» **Directive**
Edit the rows below so that "furthest" becomes "farthest" everywhere it appears, with nothing else changed.

» **Data for this task**

◇ ◇ ◇

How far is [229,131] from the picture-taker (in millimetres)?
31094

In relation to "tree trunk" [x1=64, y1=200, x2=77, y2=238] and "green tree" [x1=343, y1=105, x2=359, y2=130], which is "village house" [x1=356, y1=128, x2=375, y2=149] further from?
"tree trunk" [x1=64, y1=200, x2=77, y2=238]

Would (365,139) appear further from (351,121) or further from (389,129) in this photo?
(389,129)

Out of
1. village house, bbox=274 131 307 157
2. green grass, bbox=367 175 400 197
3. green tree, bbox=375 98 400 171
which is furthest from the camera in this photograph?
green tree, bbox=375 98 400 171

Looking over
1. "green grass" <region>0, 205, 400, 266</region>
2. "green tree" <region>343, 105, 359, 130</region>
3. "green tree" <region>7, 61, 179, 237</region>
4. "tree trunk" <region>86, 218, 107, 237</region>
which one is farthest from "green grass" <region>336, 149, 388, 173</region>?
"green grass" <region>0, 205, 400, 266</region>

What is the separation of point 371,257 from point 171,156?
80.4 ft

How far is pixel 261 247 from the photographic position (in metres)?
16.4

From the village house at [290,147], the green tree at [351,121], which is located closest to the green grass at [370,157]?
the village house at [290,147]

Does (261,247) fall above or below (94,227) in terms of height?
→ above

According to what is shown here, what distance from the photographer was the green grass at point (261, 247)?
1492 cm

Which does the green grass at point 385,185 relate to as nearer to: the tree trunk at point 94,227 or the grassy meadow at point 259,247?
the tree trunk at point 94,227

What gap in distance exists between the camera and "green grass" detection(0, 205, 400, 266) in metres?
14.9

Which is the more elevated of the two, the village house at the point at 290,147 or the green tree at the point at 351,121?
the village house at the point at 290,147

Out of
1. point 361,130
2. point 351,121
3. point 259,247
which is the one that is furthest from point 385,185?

◇ ◇ ◇

» **Solution to the exercise**
How far is [229,131] from the picture-taker (in millimetres)?
31094

In relation to "tree trunk" [x1=64, y1=200, x2=77, y2=238] and "green tree" [x1=343, y1=105, x2=359, y2=130], which is "village house" [x1=356, y1=128, x2=375, y2=149] further from?
"tree trunk" [x1=64, y1=200, x2=77, y2=238]

Would (365,139) appear further from (351,121) or further from (389,129) in this photo?
(389,129)

Out of
1. village house, bbox=274 131 307 157
2. green grass, bbox=367 175 400 197
3. green tree, bbox=375 98 400 171
which is farthest from the camera in this photograph?
green tree, bbox=375 98 400 171

Looking over
1. "green grass" <region>0, 205, 400, 266</region>
2. "green tree" <region>343, 105, 359, 130</region>
3. "green tree" <region>7, 61, 179, 237</region>
4. "tree trunk" <region>86, 218, 107, 237</region>
which one is farthest from "green grass" <region>336, 149, 388, 173</region>?
"green grass" <region>0, 205, 400, 266</region>

What is the separation of point 371,257 from point 171,156?
80.4 ft

How far is pixel 261 247 from the photographic position (in metres)?
16.4

From the village house at [290,147], the green tree at [351,121], which is located closest to the green grass at [370,157]?
the village house at [290,147]

Does (261,247) fall above or below (94,227) in terms of height?
→ above

According to what is shown here, what distance from the photographer was the green grass at point (261, 247)?
1492 cm

Which does the green grass at point 385,185 relate to as nearer to: the tree trunk at point 94,227 or the grassy meadow at point 259,247?
the tree trunk at point 94,227

What gap in distance exists between the camera and "green grass" detection(0, 205, 400, 266) in metres?
14.9

Which is the more elevated of the two, the village house at the point at 290,147 or the green tree at the point at 351,121?
the village house at the point at 290,147

Out of
1. point 361,130
2. point 351,121
3. point 259,247
which is the one that is farthest from point 385,185?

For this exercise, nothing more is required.